[SOURCE DATA]
● ● ● ● ●
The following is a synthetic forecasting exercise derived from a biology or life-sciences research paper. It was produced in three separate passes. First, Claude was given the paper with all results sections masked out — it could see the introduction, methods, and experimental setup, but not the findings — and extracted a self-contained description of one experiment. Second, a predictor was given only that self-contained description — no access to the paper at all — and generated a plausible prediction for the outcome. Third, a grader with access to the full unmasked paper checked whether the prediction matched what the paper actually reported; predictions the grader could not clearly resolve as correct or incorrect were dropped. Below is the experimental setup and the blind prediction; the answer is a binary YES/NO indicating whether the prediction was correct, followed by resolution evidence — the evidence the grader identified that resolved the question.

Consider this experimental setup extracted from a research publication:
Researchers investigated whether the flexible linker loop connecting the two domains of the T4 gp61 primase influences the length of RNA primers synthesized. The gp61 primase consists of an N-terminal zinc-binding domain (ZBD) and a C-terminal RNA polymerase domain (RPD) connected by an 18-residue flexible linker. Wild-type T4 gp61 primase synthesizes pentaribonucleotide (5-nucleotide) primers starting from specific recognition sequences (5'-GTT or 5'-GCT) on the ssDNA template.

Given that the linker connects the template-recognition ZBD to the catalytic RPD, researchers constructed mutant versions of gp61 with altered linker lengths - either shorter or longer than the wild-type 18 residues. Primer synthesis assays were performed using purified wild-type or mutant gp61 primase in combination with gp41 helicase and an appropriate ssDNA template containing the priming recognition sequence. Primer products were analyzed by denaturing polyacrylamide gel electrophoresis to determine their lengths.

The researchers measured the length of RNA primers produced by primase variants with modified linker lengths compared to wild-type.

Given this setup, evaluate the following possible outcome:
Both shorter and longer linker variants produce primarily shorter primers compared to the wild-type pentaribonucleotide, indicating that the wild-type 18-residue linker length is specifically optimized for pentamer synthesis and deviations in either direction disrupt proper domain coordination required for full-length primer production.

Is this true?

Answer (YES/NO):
● ● ● ● ●
[TASK DESCRIPTION] Take the entries above and repeat them verbatim.

[RESULT OF THE TASK]
The following is a synthetic forecasting exercise derived from a biology or life-sciences research paper. It was produced in three separate passes. First, Claude was given the paper with all results sections masked out — it could see the introduction, methods, and experimental setup, but not the findings — and extracted a self-contained description of one experiment. Second, a predictor was given only that self-contained description — no access to the paper at all — and generated a plausible prediction for the outcome. Third, a grader with access to the full unmasked paper checked whether the prediction matched what the paper actually reported; predictions the grader could not clearly resolve as correct or incorrect were dropped. Below is the experimental setup and the blind prediction; the answer is a binary YES/NO indicating whether the prediction was correct, followed by resolution evidence — the evidence the grader identified that resolved the question.

Consider this experimental setup extracted from a research publication:
Researchers investigated whether the flexible linker loop connecting the two domains of the T4 gp61 primase influences the length of RNA primers synthesized. The gp61 primase consists of an N-terminal zinc-binding domain (ZBD) and a C-terminal RNA polymerase domain (RPD) connected by an 18-residue flexible linker. Wild-type T4 gp61 primase synthesizes pentaribonucleotide (5-nucleotide) primers starting from specific recognition sequences (5'-GTT or 5'-GCT) on the ssDNA template.

Given that the linker connects the template-recognition ZBD to the catalytic RPD, researchers constructed mutant versions of gp61 with altered linker lengths - either shorter or longer than the wild-type 18 residues. Primer synthesis assays were performed using purified wild-type or mutant gp61 primase in combination with gp41 helicase and an appropriate ssDNA template containing the priming recognition sequence. Primer products were analyzed by denaturing polyacrylamide gel electrophoresis to determine their lengths.

The researchers measured the length of RNA primers produced by primase variants with modified linker lengths compared to wild-type.

Given this setup, evaluate the following possible outcome:
Both shorter and longer linker variants produce primarily shorter primers compared to the wild-type pentaribonucleotide, indicating that the wild-type 18-residue linker length is specifically optimized for pentamer synthesis and deviations in either direction disrupt proper domain coordination required for full-length primer production.

Is this true?

Answer (YES/NO):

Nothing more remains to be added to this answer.